Records from a dataset:
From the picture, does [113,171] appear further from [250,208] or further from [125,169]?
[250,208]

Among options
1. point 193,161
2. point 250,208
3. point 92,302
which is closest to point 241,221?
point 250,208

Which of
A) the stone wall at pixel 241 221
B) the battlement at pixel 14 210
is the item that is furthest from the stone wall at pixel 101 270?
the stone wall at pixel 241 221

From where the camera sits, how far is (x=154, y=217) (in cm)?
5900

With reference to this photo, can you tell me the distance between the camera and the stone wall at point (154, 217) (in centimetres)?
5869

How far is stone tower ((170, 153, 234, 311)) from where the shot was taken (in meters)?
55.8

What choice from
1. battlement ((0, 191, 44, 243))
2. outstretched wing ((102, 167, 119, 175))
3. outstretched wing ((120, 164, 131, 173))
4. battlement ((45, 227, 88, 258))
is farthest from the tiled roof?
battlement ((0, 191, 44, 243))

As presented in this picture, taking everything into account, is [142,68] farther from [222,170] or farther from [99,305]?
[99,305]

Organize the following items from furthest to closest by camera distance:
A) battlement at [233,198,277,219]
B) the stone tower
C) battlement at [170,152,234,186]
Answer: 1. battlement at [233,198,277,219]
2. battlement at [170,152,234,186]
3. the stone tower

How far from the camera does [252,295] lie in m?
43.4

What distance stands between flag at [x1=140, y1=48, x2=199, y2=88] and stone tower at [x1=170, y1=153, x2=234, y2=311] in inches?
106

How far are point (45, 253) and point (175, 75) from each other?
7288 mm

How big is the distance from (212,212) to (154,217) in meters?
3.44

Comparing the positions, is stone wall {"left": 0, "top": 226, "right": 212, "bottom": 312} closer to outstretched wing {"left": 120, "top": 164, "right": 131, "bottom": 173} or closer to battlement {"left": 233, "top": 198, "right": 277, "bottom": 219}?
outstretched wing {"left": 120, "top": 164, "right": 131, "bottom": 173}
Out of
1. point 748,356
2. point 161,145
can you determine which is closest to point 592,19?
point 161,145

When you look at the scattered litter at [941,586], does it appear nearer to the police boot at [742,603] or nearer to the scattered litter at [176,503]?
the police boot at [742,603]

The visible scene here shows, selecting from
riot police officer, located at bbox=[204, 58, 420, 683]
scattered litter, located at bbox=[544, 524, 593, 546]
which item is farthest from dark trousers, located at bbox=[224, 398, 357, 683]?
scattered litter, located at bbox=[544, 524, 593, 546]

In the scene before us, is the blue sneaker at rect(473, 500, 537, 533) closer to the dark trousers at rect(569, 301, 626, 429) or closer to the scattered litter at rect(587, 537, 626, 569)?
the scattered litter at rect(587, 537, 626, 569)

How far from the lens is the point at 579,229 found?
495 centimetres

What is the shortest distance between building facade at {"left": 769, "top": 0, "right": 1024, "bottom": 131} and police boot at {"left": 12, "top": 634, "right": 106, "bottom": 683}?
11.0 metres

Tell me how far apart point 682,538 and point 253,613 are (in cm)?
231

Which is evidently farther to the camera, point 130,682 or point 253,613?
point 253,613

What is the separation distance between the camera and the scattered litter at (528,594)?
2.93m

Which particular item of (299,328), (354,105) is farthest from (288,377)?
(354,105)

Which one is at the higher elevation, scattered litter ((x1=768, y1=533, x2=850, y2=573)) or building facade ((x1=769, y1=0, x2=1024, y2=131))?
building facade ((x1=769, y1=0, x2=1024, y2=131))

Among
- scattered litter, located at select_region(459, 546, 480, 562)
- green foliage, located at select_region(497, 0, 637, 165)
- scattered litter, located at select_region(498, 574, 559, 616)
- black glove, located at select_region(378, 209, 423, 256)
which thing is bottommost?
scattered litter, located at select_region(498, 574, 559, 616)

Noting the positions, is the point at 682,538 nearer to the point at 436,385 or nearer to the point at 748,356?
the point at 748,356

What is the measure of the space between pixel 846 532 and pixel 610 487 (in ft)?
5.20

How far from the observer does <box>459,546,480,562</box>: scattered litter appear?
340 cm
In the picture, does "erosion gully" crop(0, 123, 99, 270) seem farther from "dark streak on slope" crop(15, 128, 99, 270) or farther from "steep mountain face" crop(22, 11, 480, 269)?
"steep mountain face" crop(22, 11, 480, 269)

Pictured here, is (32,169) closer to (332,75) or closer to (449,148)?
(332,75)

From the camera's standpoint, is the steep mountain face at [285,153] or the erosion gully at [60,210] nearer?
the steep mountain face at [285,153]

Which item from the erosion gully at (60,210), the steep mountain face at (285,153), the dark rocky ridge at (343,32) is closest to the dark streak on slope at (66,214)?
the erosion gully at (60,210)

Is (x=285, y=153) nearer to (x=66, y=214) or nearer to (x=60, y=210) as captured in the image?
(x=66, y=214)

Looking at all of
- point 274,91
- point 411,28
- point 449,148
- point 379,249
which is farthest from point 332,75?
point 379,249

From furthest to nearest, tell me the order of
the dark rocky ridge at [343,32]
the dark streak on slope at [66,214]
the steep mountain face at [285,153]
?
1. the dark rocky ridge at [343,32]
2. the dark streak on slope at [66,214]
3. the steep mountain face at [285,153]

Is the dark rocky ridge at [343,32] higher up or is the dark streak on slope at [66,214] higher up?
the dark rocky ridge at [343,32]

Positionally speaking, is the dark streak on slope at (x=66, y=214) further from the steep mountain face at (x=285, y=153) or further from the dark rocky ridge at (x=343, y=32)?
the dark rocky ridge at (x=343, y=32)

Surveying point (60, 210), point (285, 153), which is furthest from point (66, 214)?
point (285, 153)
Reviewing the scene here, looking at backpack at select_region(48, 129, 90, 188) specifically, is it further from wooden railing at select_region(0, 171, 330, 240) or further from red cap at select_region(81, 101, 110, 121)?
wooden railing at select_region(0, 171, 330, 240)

WORK TO BE COMPLETED:
Could you quote, exactly as they appear, the line containing "Noting the positions, is" and every line after it to the end of the records above?

WRITTEN ANSWER:
Noting the positions, is the point at 682,538 nearer to the point at 436,385 or nearer to the point at 748,356?
the point at 748,356

What is the measure of the space between pixel 846 532 and pixel 610 487 (in ft)?
5.20

How far from the observer does <box>459,546,480,562</box>: scattered litter appear?
340 cm
In the picture, does "erosion gully" crop(0, 123, 99, 270) seem farther from "dark streak on slope" crop(15, 128, 99, 270) or farther from "steep mountain face" crop(22, 11, 480, 269)?
"steep mountain face" crop(22, 11, 480, 269)

Pictured here, is (32,169) closer to (332,75) or closer to (449,148)?
(332,75)

From the camera's standpoint, is the steep mountain face at [285,153] or the erosion gully at [60,210] nearer?
the steep mountain face at [285,153]

Which item from the erosion gully at (60,210), the steep mountain face at (285,153), the dark rocky ridge at (343,32) is closest to the dark streak on slope at (66,214)?
the erosion gully at (60,210)

Is (x=285, y=153) nearer to (x=66, y=214) or nearer to (x=60, y=210) as captured in the image?
(x=66, y=214)

Looking at all of
- point 274,91
- point 411,28
- point 449,148
- point 379,249
which is farthest from point 332,75?
point 379,249

From furthest to nearest, tell me the order of
the dark rocky ridge at [343,32]
the dark streak on slope at [66,214]
the steep mountain face at [285,153]
?
1. the dark rocky ridge at [343,32]
2. the dark streak on slope at [66,214]
3. the steep mountain face at [285,153]

Is the dark rocky ridge at [343,32] higher up or is the dark streak on slope at [66,214] higher up?
the dark rocky ridge at [343,32]

Positionally speaking, is the dark streak on slope at (x=66, y=214) further from the steep mountain face at (x=285, y=153) or further from the dark rocky ridge at (x=343, y=32)?
the dark rocky ridge at (x=343, y=32)

Surveying point (60, 210), point (285, 153), which is furthest from point (66, 214)?
point (285, 153)
Reviewing the scene here, looking at backpack at select_region(48, 129, 90, 188) specifically, is it further from wooden railing at select_region(0, 171, 330, 240) or further from red cap at select_region(81, 101, 110, 121)?
wooden railing at select_region(0, 171, 330, 240)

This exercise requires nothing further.